Programmatically we can get to the transaction using EntityManager’s getTransaction() method. This returns EntityTransaction implementation that allows us to check whether a transaction is active or not, begin one, commit or rollback. This is all good for simple cases while using transaction-type set to RESOURCE_LOCAL in our persistence.xml – typical for SE deployment. But in Java EE world (or when using Spring, even outside of application server) we’ll probably use @Transactional annotation for declarative transactional management, possibly to join a distributed transaction if necessary.

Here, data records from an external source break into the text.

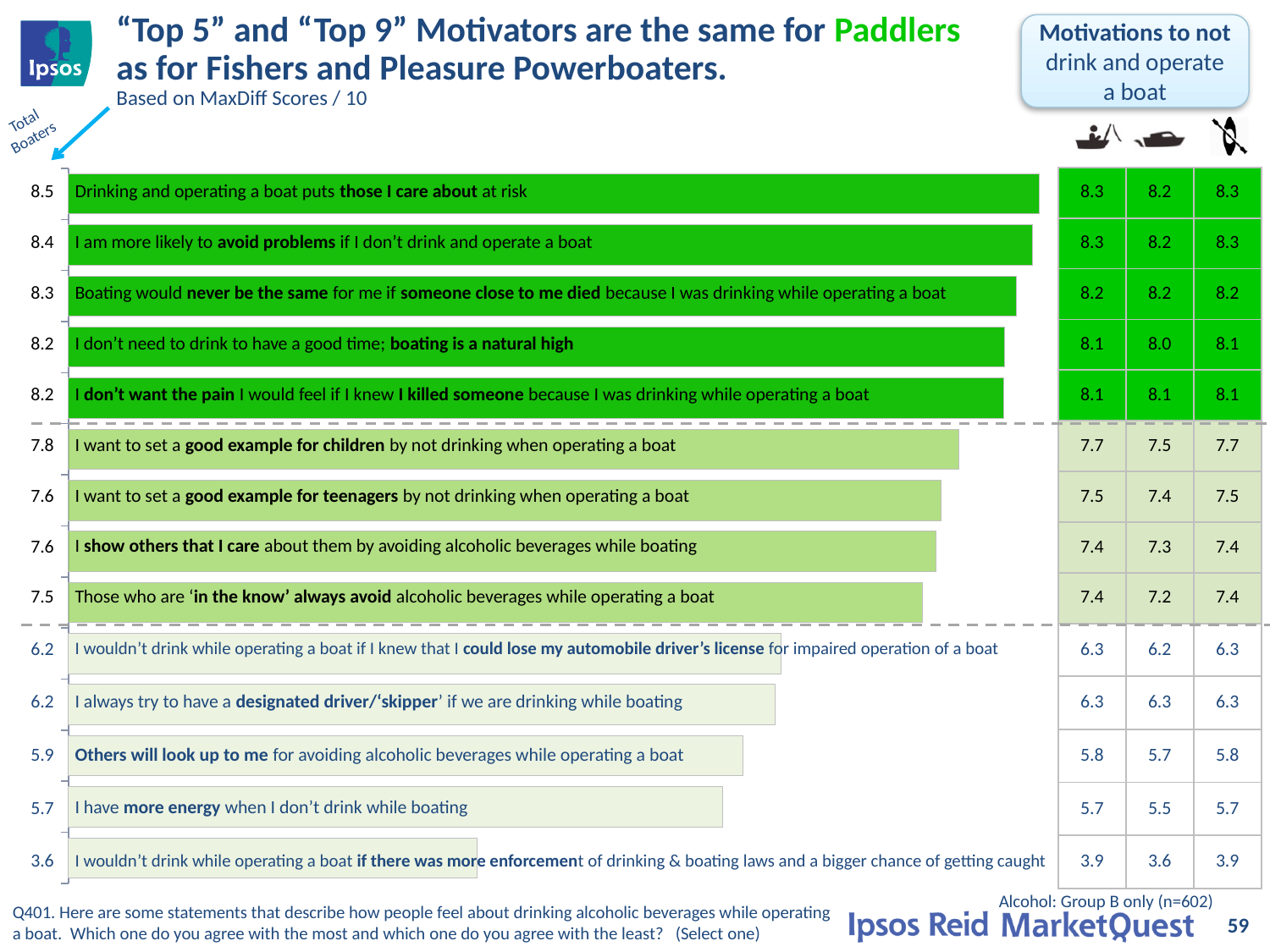
What is the difference between the Total Boaters score for "good example for children" (7.8) and "designated driver/'skipper'" (6.2)? 1.6 What is the Total Boaters score for "I have more energy when I don't drink while boating"? 5.7 What is the difference between the highest Total Boaters score (8.5) and the lowest (3.6)? 4.9 According to the subtitle, what are the scores based on? MaxDiff Scores / 10 What is the Total Boaters score for "Others will look up to me for avoiding alcoholic beverages while operating a boat"? 5.9 Which has a higher Total Boaters score: setting a good example for children or setting a good example for teenagers? Good example for children Which statement has the lowest Total Boaters score? I wouldn't drink while operating a boat if there was more enforcement of drinking & boating laws and a bigger chance of getting caught Do the Total Boaters scores increase or decrease going from the top bar to the bottom bar? Decrease What is the Total Boaters score for "I don't need to drink to have a good time; boating is a natural high"? 8.2 Which statement has the highest Total Boaters score? Drinking and operating a boat puts those I care about at risk How many statements (bars) are shown in the chart? 14 What kind of chart is used to show the Total Boaters scores? Bar chart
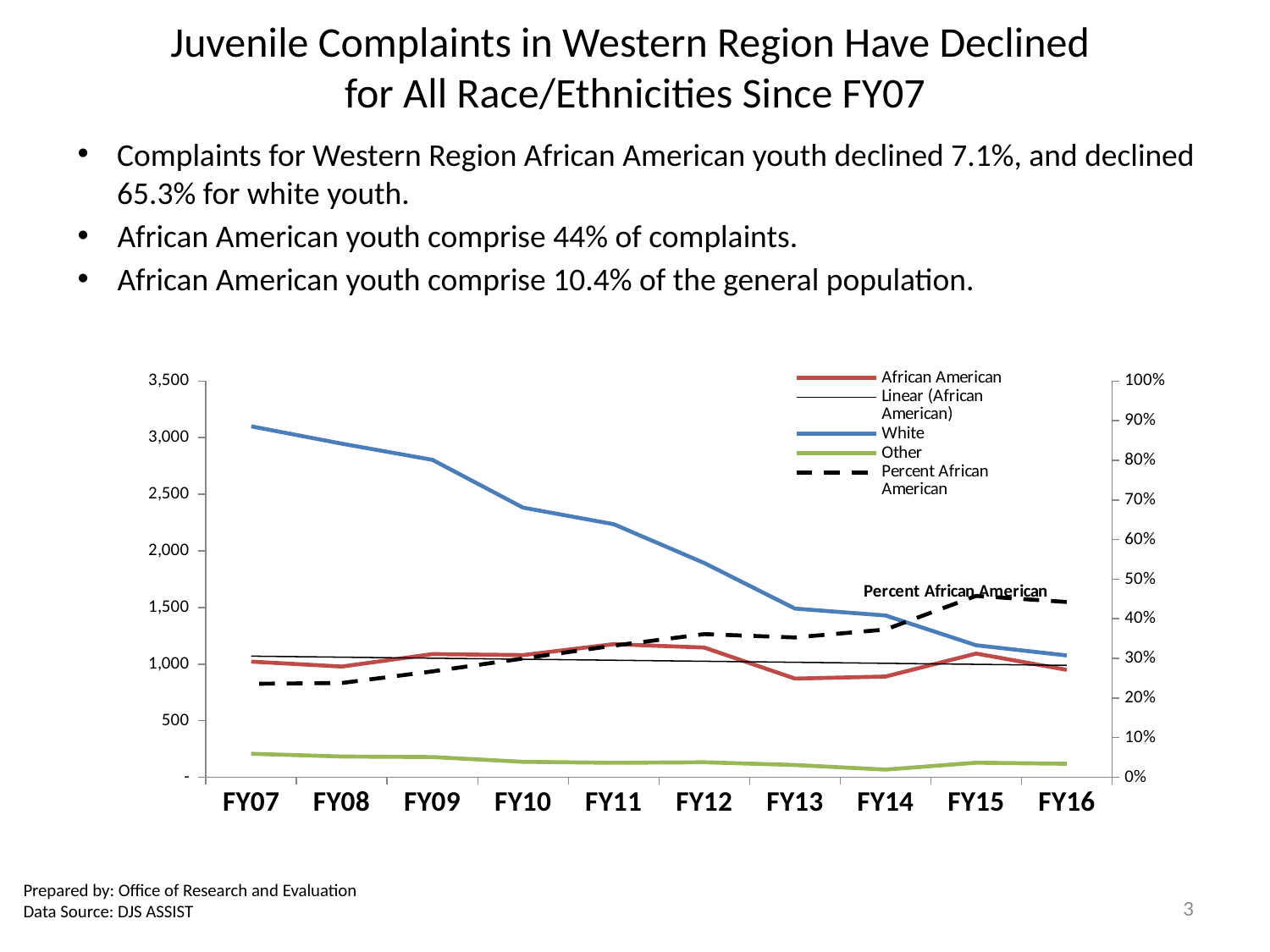
Which series has the lowest values on the left axis across all years? Other In which fiscal year is the White series at its highest? FY07 Is the African American value for FY13 greater or less than 1,000? less What kind of chart is shown on the slide? line chart How many series does the chart legend list? 5 Does the White series rise or fall from FY07 to FY16? fall Which series is drawn as a dashed black line? Percent African American Is the White value for FY10 greater or less than 2,500? less Is the Percent African American value for FY15 greater or less than 40%? greater In FY07, which is larger: the White value or the African American value? White How many fiscal years are plotted along the x axis? 10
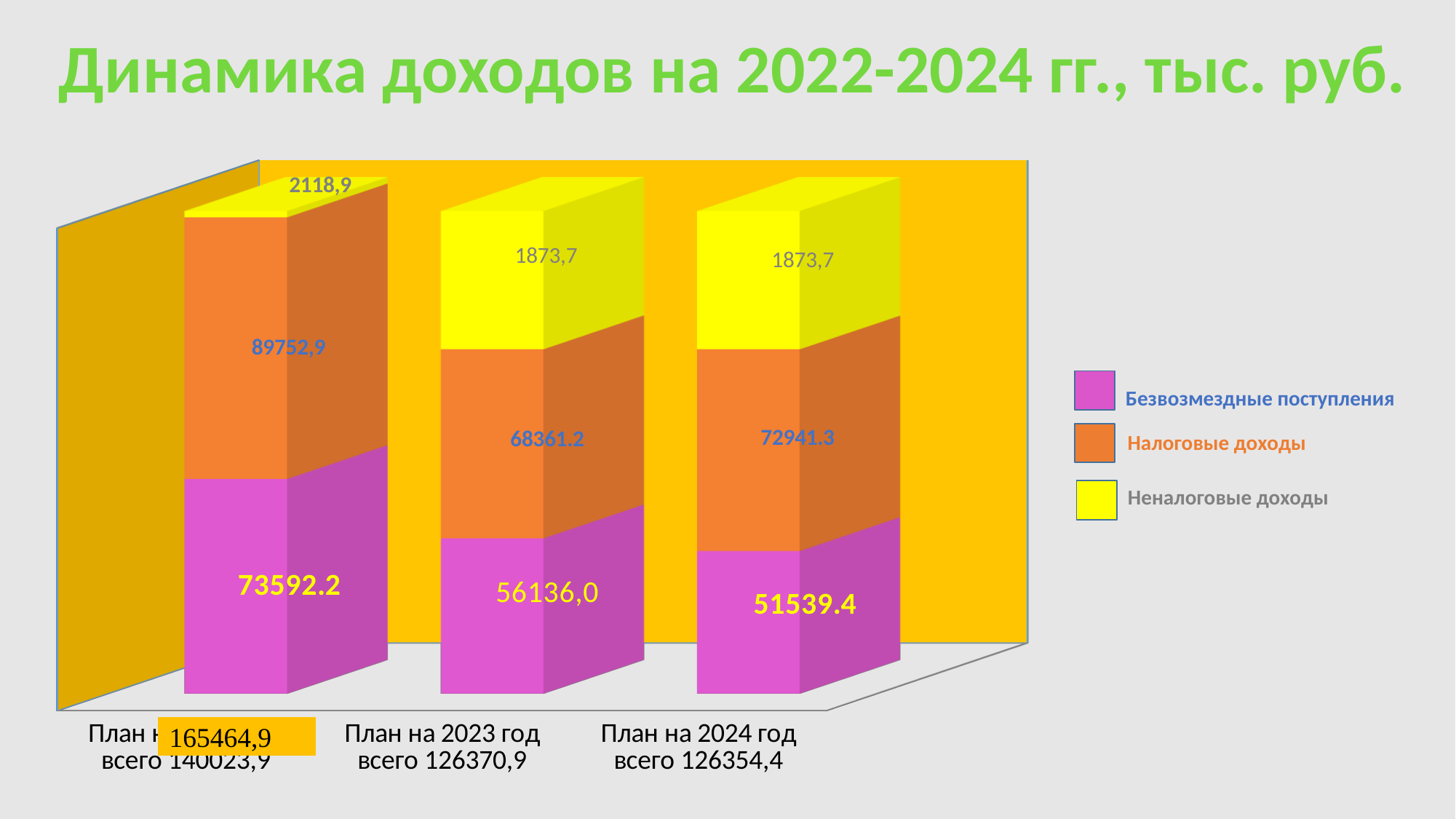
In which bar is Налоговые доходы the highest? the leftmost bar What is the value of Безвозмездные поступления for План на 2024 год? 51539.4 What is the total of the stacked bar for План на 2024 год? 126354,4 How many series does the legend list? 3 What is the value of Налоговые доходы for План на 2023 год? 68361.2 How many bars (categories) are plotted in the chart? 3 What is the difference in Налоговые доходы between План на 2024 год and План на 2023 год? 4580.1 Which is larger: Безвозмездные поступления for План на 2023 год or for План на 2024 год? План на 2023 год What type of chart is shown on the slide? stacked bar chart What is the value of Неналоговые доходы in the leftmost bar? 2118,9 What is the value of Налоговые доходы in the leftmost bar? 89752,9 In which category is Безвозмездные поступления the lowest? План на 2024 год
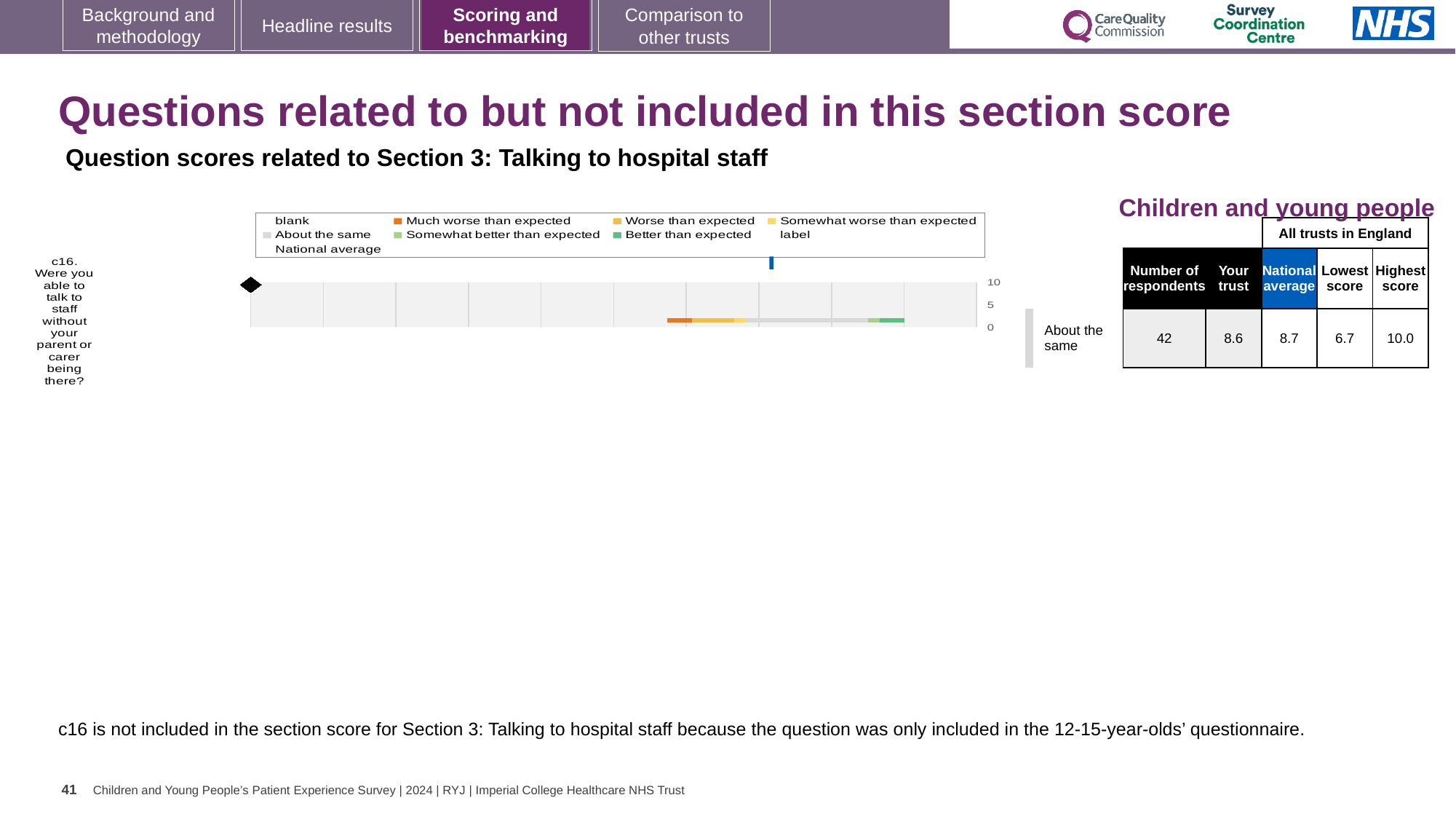
Is the 'Your trust' score for c16 larger or smaller than the national average? smaller In the table next to the chart, what is the number of respondents for c16? 42 In the table next to the chart, what is the highest score among all trusts in England for c16? 10.0 What is the highest value shown on the chart's axis? 10 How many questions (categories) are plotted in the chart? 1 What is the difference between the highest score and the lowest score for c16 in the table? 3.3 In the table next to the chart, what is the 'Your trust' score for c16? 8.6 Which question is plotted in the chart? c16. Were you able to talk to staff without your parent or carer being there? How many entries does the chart legend list? 9 In the table next to the chart, what is the lowest score among all trusts in England for c16? 6.7 In the table next to the chart, what is the national average score for c16? 8.7 What kind of chart is shown for question c16? bar chart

We will not cover transaction management, there are better resources and plenty of blogs. I can recommend [ProJPA2] which covers both @Transactional and @TransactionalAttribute annotations, and much more. A bit of a warning for Spring users. We can use their @Transactional annotation, this way we can even mark transaction as read-only when needed, but we cannot mix both @Transactional annotations at will as they work differently. It is advisable to use only Spring’s annotation in Spring environment.

Other JPA 2.1 goodies

We talked about custom converters already, but JPA 2.1 brought much more. Let’s cover the most interesting points quickly:

  • As 2.0 brought Criteria, 2.1 extended their usage for updates/deletes as well (although I’d use Querydsl for all these cases).
  • We can now call stored procedures in our queries.
  • We can map results into constructors and create custom DTO objects for specific queries (again, Querydsl has it too and it works for older JPAs).
  • Feature called entity graph allows us to define what relations to load in specific situations and then to fetch relations marked as lazy when you know up-front you will need them. I’m not covering this in the book.
  • There’s also an option to call any custom FUNCTION from JPQL. This means also native functions of a particular database if needed. While we limit ourselves to that vendor (or we need to rewrite it) it allows us to perform duties beyond and above JPA’s built-in functions.
  • JPA 2.1 also specifies properties that allow us to generate database schema or run SQL scripts, which unifies this configuration for various JPA providers.

For the whole list see either this part of Java Persistence wikibook or this post covering the features even better.